Saturday, November 18, 2006

What I eat

It occurred to me the other day that I have been here nearly 6 months now and still haven't given my non-existent readership any indication of the sorts of things that I eat. Since everyone knows that Japan is a country of raw fish, whale meat and squidgy stuff, maybe people have come to think that I am living on a diet of gross and alien-looking sea creatures (it is possible here - one could live on a combination of octopus, sea urchins, prawns, angler fish, puffer fish and sea cucumbers if one wanted). In fact what I eat hasn't changed a great deal, so is boring. However, the range of interesting things I can eat has changed quite a bit.

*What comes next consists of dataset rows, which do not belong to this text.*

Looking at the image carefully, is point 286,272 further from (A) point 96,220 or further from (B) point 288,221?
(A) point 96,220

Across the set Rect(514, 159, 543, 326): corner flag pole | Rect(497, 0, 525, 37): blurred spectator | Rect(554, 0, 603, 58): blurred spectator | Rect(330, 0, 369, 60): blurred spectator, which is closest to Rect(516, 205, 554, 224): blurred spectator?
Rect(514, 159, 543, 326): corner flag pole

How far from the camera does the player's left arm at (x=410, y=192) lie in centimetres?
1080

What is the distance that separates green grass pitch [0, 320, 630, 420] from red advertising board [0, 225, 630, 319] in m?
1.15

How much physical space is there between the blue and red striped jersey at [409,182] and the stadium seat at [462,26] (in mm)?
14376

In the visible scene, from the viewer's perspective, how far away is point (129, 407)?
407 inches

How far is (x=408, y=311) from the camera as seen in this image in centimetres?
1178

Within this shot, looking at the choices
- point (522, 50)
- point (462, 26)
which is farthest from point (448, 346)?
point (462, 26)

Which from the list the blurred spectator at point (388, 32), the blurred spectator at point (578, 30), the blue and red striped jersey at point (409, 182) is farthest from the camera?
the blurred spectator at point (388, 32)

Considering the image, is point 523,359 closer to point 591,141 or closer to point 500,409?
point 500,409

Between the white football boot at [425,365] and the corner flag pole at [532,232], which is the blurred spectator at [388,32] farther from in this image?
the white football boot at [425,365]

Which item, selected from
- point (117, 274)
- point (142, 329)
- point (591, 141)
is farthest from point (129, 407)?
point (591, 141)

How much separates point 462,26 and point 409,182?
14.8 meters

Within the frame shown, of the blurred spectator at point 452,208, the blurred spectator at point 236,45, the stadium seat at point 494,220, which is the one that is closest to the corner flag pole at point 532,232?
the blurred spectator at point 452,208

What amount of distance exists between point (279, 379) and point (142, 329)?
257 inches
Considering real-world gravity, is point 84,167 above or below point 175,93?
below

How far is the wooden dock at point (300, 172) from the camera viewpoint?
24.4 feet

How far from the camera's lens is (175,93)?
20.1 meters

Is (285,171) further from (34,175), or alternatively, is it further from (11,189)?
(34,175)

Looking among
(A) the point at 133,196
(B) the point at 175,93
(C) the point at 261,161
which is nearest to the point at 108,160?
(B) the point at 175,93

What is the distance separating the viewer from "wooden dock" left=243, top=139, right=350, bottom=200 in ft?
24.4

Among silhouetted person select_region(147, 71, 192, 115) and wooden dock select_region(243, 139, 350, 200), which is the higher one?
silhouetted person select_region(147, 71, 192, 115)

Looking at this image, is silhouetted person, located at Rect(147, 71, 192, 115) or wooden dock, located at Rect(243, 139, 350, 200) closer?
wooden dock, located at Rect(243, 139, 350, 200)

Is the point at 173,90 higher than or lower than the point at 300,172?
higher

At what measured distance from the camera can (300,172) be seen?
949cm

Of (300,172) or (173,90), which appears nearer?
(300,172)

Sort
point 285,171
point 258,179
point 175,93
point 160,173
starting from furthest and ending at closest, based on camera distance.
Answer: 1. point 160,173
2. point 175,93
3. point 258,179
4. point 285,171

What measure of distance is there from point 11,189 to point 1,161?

Last night I went out drinking with some other maths students at a nearby Izakaya, suikoden ("Drunk tiger's wisdom"), and much crazy food was consumed. Izakaya are like Japanese pubs, but like all Japanese activities drinking here centres around food. Japanese pubs therefore have an extensive food menu, which includes all the main styles of Japanese food. One orders small dishes which cost $2-5 each, and then everyone picks at them. There is also an extensive selection of alcohol. So here is a list of the foods which came to the table last night, with my usual verbose descriptions (i didn't eat all of these):

  • Otsumame, the drinking nibbles, which included wierd brown sticks and tiny bowls of potato salad
  • sashimi: there are 3 things all Japanese people love to eat, and this is one of them. Our sashimi included raw octopus and raw squid (my least favourite raw fish)
  • Hokke: this is a fish that has been sliced down the middle and unfolded, then grilled. One side has the spine and ribs in it, the other side doesn't. (The picture at the top is of a hokke). One pulls the spine and ribs off in one piece like a ribbon, and then tucks into the absolutely delectable flesh below. After we finished this dish, I looked away for a moment and when I turned back my friend had eaten all the skin and bones as well - he was still chewing on the bones and told me he likes the way they crunch!
  • raw minced tuna with a raw quail's egg: I don't know what this is called, but Japanese people seem to love raw quails eggs. This dish arrived delightfully arranged, with the raw tuna in a ring around the quails egg, all sprinkled with raw spring onions; my friends stirred it altogether into a pinkish-yellow mess and then started spooning it greedily into their mouths. Not for me the grossness of raw egg, a texture which the Japanese call 'neba neba' and universally adore
  • two types of fried chicken cartilage
  • fried potatoes: a staple on every izakaya menu. Fish and chips (i.e. hokke and fried potatoes) in a pub in Japan costs between $7 and $9 regardless of where you are (Tokyo or Matsue); quite reasonable, only the serves are not quite as large. This is no problem though - fish and chips in Australia is disgustingly unhealthy, and the grilled fish and sparse chips they serve here a far more sensible size. (By comparison, my local pub in redfern charged $13 for fish and chips, and served twice as much of both - which is probably twice what I needed).
  • a salad of semi-rare fried beef with tomatoes, which cost about $4 and contained maybe 100g of beef (at the most!)
  • a dish of fried cabbage and chicken's kidney, which I studiously avoided
  • finally, 'tea rice', the proper name of which I do not know, which consists of a bowl of rice with two pickled plums and some nori (dried seaweed) as a garnish, and hot green tea poured over it. My bowl also had a few roasted millet grains in it. This dish sounds wierd but, once one adds the wasabi (horseradish) accompaniment, it is gloriously delicious. I don't know why, but it just rocks. You can also get it with quails egg or grilled salmon instead of umeboshi (pickled plum) but who would want to? This is a perfect end to an Izakaya meal, especially when all your friends stole the hokke and ate all the chips.
Drinks that were downed in the evening included alcoholic calpis (my friends were very amused when I told them about 'cow piss'); cassis with yoghurt(!); cassis with oolong tea (a perennial favourite here); and straight gin with lime (this was me). By the end of the night we were all quite well toasted, and full variously of rice (me) or squidgy stuff (them). We managed in between eating and drinking to arrange a trip to the Mountains tomorrow to look at autumn leaves, on which I will duly report...


Blogger St John Nottlesby said...

Ye gods man! I fear that my culinary inclinations are Teutonic in their conservatism - to wit beer, schniztel, and cabbage are the (soft) staples of my diet.